* What the task asks: Report each line of the records below that holds the word "РОССИЙСКАЯ".

*** The records ***

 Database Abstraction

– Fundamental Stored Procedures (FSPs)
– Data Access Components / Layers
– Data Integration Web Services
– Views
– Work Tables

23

***
*** The records ***

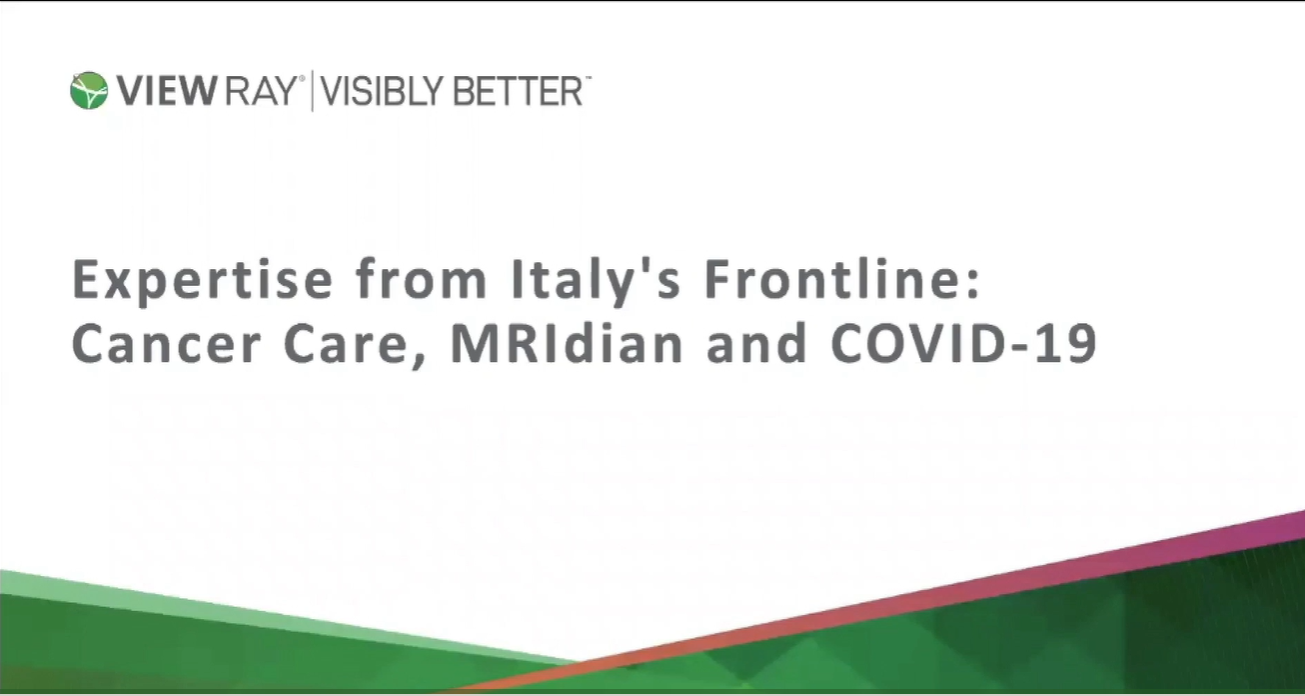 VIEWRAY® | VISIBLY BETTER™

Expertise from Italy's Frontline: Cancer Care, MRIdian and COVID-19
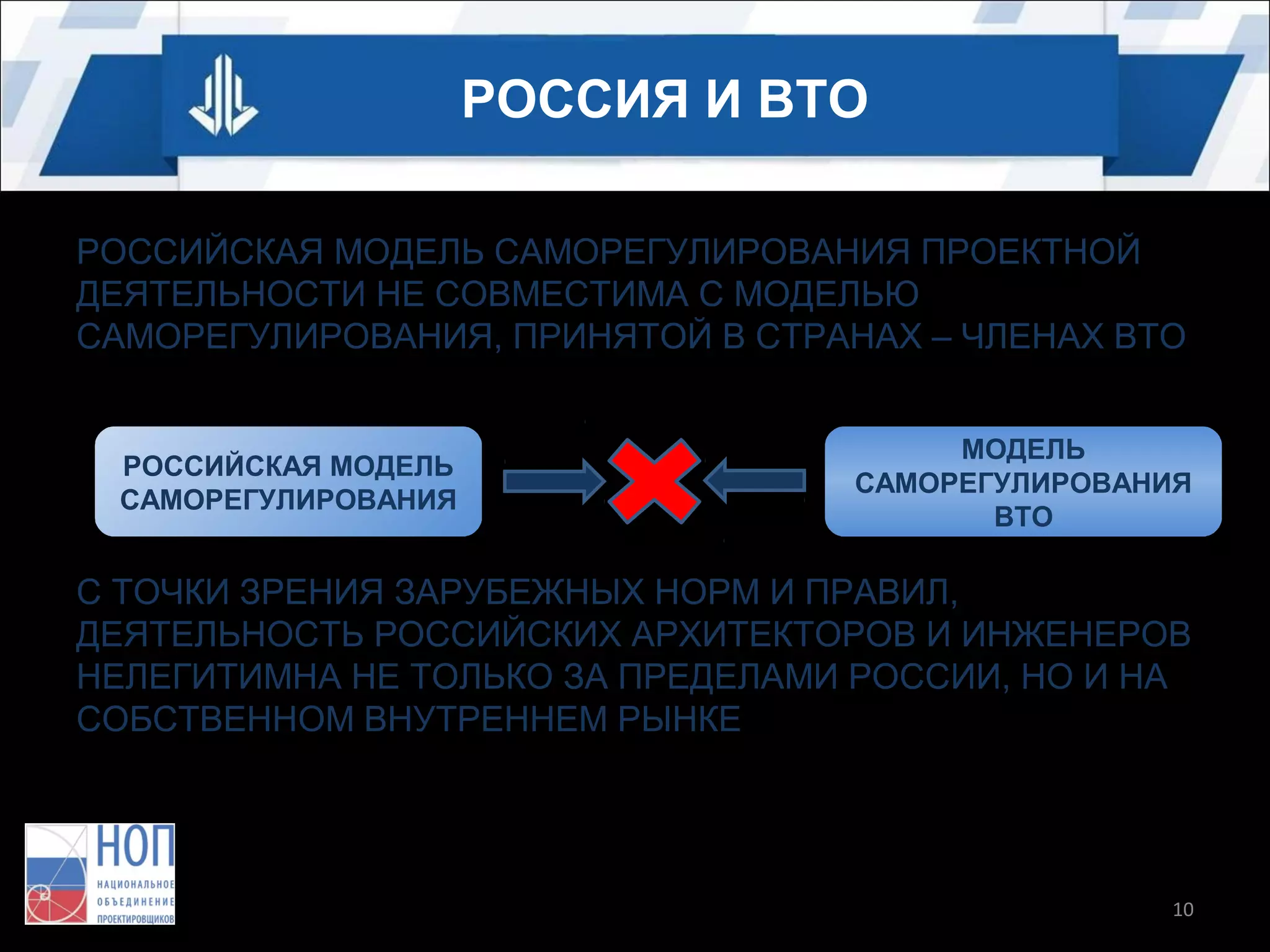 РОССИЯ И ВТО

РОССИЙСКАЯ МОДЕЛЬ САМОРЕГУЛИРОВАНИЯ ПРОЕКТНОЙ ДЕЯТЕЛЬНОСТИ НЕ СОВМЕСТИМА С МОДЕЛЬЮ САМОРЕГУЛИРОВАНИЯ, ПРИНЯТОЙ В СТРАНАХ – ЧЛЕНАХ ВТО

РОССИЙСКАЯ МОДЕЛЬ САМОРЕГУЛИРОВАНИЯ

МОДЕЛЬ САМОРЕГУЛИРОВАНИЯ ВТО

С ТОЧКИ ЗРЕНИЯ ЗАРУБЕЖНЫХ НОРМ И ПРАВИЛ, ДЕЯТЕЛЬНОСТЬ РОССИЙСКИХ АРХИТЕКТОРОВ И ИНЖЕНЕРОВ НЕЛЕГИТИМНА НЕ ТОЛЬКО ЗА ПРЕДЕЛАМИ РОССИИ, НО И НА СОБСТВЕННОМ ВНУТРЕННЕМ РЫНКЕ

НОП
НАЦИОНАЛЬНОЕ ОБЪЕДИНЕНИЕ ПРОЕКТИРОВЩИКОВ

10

***

* Expected output:
РОССИЙСКАЯ МОДЕЛЬ САМОРЕГУЛИРОВАНИЯ ПРОЕКТНОЙ ДЕЯТЕЛЬНОСТИ НЕ СОВМЕСТИМА С МОДЕЛЬЮ САМОРЕГУЛИРОВАНИЯ, ПРИНЯТОЙ В СТРАНАХ – ЧЛЕНАХ ВТО
РОССИЙСКАЯ МОДЕЛЬ САМОРЕГУЛИРОВАНИЯ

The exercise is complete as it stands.